● SOURCE PASSAGE:
Section 2 · Data response · 2 marks · Band 4
Sample response. Embryonic diapause is classified as a physiological adaptation because it is an internal biochemical/hormonal process that regulates embryo development from within the organism’s body [1]. It is not an observable physical body structure, nor is it a voluntary action or response pattern the kangaroo performs, it occurs internally through hormonal signalling and metabolic regulation, which are the defining features of physiological adaptations [1].
Marking notes. 1 mark for identifying it as an internal process/function. 1 mark for explicitly distinguishing it from structural (not body anatomy) and behavioural (not an action pattern), or explaining what makes it physiological (internal biochemical/hormonal regulation).
Section 3 · Extended response · 8 marks · Band 5–6
Sample response. The claim that similar features always indicate close evolutionary relationship is incorrect. Adaptations are inherited characteristics that increase fitness in a particular environment, resulting from natural selection over many generations. They arise because environments create selection pressures that favour certain traits, not because of shared ancestry.
Convergent adaptation occurs when unrelated organisms independently evolve similar traits in response to similar selection pressures. A classic example is the streamlined body shape seen in both sharks (Class Chondrichthyes, a fish) and dolphins (Class Mammalia, a mammal). Both are active aquatic predators, and efficient movement through water is a shared selection pressure. Each lineage independently evolved a streamlined, torpedo-shaped body because this shape reduces drag and improves swimming efficiency. Their structural similarity reflects a common environmental challenge, not a recent common ancestor.
A second example is cacti (Americas) and euphorbias (Africa): unrelated desert plants that independently evolved spines, reduced leaves and water-storing stems in response to the selection pressure of water scarcity in arid environments.

(Stored dataset items)
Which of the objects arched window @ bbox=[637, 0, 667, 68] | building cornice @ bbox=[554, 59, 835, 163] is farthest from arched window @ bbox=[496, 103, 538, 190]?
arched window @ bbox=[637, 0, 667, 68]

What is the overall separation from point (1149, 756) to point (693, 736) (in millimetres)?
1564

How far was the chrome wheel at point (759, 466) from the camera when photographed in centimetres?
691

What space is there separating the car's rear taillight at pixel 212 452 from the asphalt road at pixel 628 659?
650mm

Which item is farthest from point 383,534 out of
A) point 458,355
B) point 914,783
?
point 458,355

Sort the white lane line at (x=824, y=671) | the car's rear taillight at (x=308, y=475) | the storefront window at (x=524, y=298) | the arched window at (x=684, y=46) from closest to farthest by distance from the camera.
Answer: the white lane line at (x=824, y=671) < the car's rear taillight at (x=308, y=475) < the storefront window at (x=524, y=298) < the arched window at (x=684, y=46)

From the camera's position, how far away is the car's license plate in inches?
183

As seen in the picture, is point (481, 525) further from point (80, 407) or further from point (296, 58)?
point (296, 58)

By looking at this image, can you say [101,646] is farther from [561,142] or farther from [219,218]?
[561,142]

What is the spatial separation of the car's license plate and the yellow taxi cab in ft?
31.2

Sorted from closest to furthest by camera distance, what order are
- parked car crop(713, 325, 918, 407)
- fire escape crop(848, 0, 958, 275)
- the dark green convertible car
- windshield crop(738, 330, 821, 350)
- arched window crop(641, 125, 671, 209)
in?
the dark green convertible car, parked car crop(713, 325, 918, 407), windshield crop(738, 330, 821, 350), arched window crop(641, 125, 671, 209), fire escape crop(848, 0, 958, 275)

● PROBLEM SET:
(a) Rewrite the part of the marking guide starting at "Section 3 ·" and ending at "of shared ancestry.", replacing "fitness" with "survival".
(b) According to the marking guide, which two animals share a streamlined body shape as an example of convergent adaptation?

● ANSWERS BY ITEM:
(a)
Section 3 · Extended response · 8 marks · Band 5–6
Sample response. The claim that similar features always indicate close evolutionary relationship is incorrect. Adaptations are inherited characteristics that increase survival in a particular environment, resulting from natural selection over many generations. They arise because environments create selection pressures that favour certain traits, not because of shared ancestry.

(b) Sharks and dolphins.